Office for Civil Rights (OCR) of the US Department of Health and Human Services (HHS). proposed new cybersecurity requirements for healthcare organizations to protect patient data from potential cyberattacks.
The proposal, which seeks to change the Health Insurance Portability and Accountability Act (HIPAA) of 1996, is part of a broader initiative to strengthen the cybersecurity of critical infrastructure, according to OCR.
The rule is intended to strengthen the protection of electronic protected health information (ePHI) by updating the HIPAA Security Rule standards to “better address the ever-increasing cybersecurity threats to the healthcare sector.”
To that end, the proposal, among other things, requires organizations to conduct a review of technology asset inventories and network maps, identify potential vulnerabilities that could pose a threat to electronic information systems, and establish procedures to recover from the loss of certain relevant electronic information systems and data within 72 hours.
Other important points include conducting a compliance audit at least once every 12 months, mandating encryption of ePHI at rest and in transit, enforcing the use of multi-factor authentication, deploying anti-malware protection, and removing third-party software from relevant electronic information systems.
The Notice of Proposed Rulemaking (NPRM) also requires healthcare organizations to implement network segmentation, establish technical controls for backup and recovery, and perform vulnerability scanning at least every six months and penetration testing at least once every 12 months.
This comes at a time when the healthcare sector continues to be a lucrative target for ransomware attacks, which not only pose financial risks, but also put lives at risk by compromising access to diagnostic equipment and critical systems that hold patients’ medical records. .
“Healthcare organizations collect and store highly sensitive data, which likely facilitates ransomware attacks by threat actors,” Microsoft said. noted in October 2024 “However, the more important reason these facilities are at risk is the potential for huge financial payouts.”
“Medical facilities located near hospitals that are affected by ransomware are also affected because they experience a surge in patients who need care and cannot support them urgently.”
According to data collected by cybersecurity firm Sophos, 67% of healthcare organizations will be affected by ransomware in 2024, up from 34% in 2021. The root cause of most such incidents is rooted in vulnerabilities, compromised credentials, and malware. emails.
Additionally, 53% of healthcare organizations that encrypted data paid a ransom to regain access. The average redemption amount was 1.5 million dollars.

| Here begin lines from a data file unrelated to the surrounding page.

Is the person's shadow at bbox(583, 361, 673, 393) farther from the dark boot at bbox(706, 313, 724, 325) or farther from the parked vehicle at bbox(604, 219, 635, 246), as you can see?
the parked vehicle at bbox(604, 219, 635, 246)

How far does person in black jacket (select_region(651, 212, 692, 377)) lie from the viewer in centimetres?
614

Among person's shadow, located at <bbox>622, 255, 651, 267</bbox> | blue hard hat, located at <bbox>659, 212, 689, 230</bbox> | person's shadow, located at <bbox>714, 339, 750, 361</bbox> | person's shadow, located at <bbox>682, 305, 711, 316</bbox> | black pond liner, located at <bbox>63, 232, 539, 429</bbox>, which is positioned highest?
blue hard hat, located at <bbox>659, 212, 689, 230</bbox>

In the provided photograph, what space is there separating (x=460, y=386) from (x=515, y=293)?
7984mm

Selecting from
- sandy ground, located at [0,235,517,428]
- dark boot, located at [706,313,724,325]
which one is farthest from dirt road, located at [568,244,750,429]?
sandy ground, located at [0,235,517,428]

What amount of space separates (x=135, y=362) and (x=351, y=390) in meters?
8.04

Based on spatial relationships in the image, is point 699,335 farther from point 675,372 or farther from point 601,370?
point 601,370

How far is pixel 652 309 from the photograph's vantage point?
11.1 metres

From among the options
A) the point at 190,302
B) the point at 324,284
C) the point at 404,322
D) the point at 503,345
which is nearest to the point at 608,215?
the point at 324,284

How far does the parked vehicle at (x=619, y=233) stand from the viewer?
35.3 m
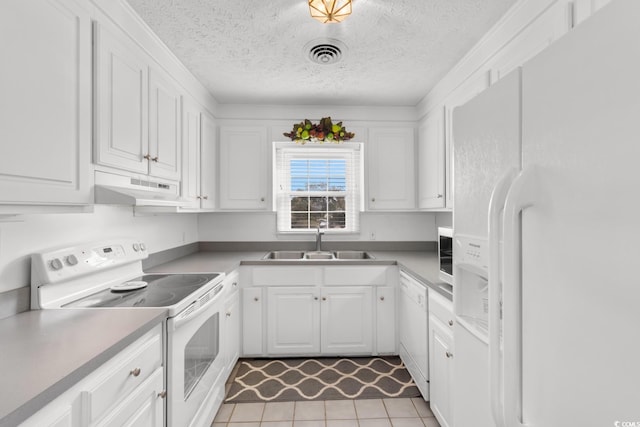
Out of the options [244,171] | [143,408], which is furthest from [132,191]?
[244,171]

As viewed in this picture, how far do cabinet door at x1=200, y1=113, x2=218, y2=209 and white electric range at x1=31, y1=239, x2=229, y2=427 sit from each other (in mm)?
791

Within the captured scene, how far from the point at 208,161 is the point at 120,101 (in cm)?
126

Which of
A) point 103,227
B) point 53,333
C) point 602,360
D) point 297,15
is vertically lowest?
point 53,333

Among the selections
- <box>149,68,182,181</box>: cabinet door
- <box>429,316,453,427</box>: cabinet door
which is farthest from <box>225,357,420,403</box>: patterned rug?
<box>149,68,182,181</box>: cabinet door

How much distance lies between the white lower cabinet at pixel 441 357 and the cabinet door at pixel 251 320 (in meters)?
1.40

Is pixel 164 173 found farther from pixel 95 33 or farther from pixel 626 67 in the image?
pixel 626 67

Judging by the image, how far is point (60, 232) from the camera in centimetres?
151

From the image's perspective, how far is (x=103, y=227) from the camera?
1.83 m

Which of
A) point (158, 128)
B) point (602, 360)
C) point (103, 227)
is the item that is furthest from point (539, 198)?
point (103, 227)

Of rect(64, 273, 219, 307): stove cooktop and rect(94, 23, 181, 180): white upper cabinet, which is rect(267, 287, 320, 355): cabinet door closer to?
rect(64, 273, 219, 307): stove cooktop

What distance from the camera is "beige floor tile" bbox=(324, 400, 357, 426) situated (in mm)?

The increase in ransomware attacks on healthcare facilities is also compounded by longer recovery times, with only 22% of victims fully recovering from an attack in a week or less, down significantly from 54% in 2022.
“The highly sensitive nature of health information and the need for accessibility will always put the healthcare industry at risk from cybercriminals,” said Sophos CTO John Shier. said. “Unfortunately, cybercriminals have learned that few healthcare organizations are prepared to respond to these attacks, as evidenced by increasing recovery times.”
Last month, the World Health Organization (WHO), the United Nations agency responsible for global public health, characterized ransomware attacks on hospitals and healthcare systems as “matters of life and death” and called for international cooperation to combat the cyber threat.